== Segment start ==

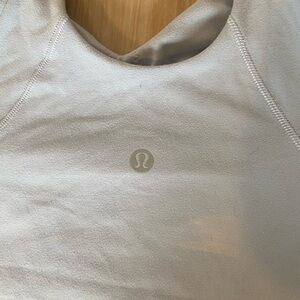 Lululemon Light Blue Tank Top
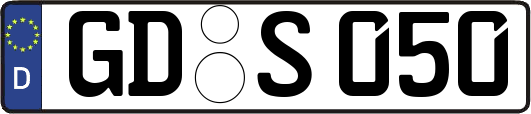 GD-S050
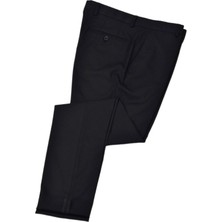 Erkek Silim Fit Klasik Pilesiz  Kumaş Pantolon P1160 BGL-ST04743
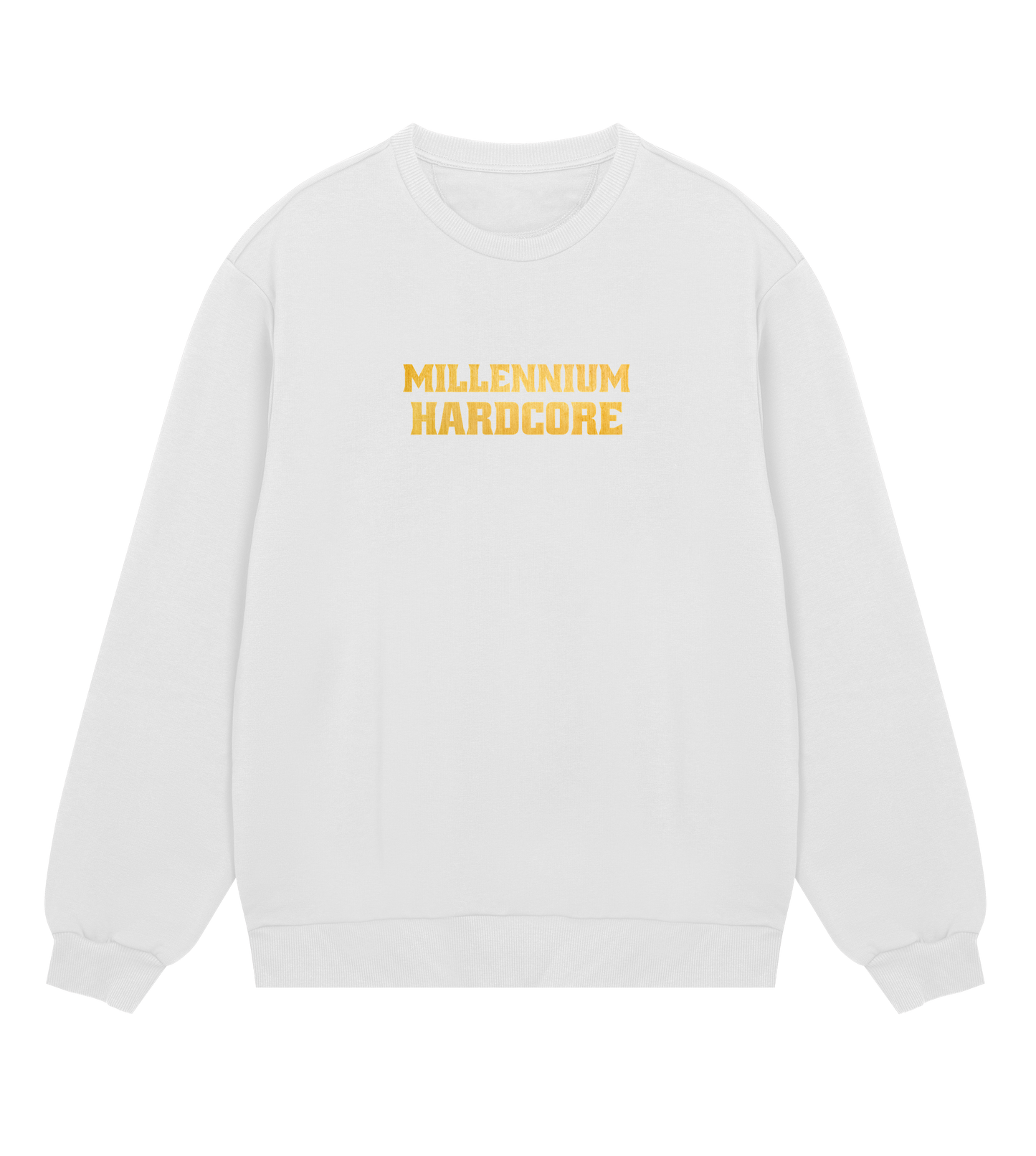 GABBERPOINT - MILLENNIUM HARDCORE SWEATSHIRT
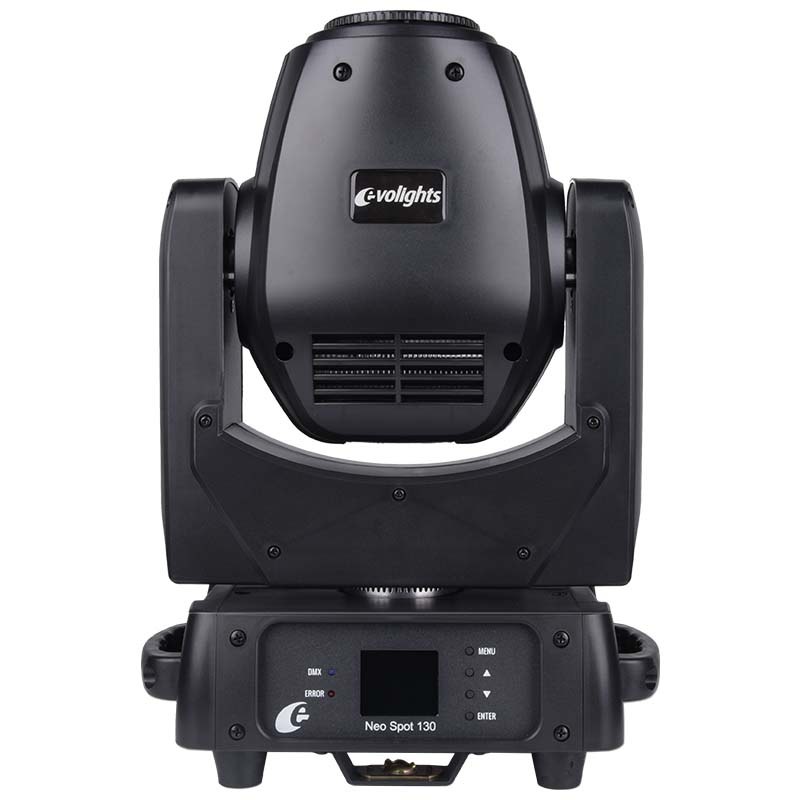 EVOLIGHTS NEO SPOT 130W głowica ruchoma LED oświetlenie sceniczne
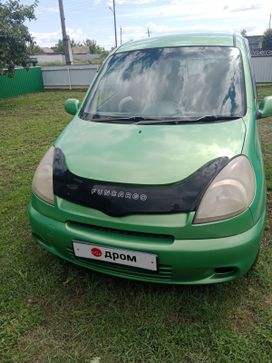  Toyota Funcargo 2000 , 530000 ,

== Segment end ==

Reproduce each of the six items above word for word, leaving out the pictures.

 Lululemon Light Blue Tank Top
 GD-S050
 Erkek Silim Fit Klasik Pilesiz  Kumaş Pantolon P1160 BGL-ST04743
 GABBERPOINT - MILLENNIUM HARDCORE SWEATSHIRT
 EVOLIGHTS NEO SPOT 130W głowica ruchoma LED oświetlenie sceniczne
  Toyota Funcargo 2000 , 530000 ,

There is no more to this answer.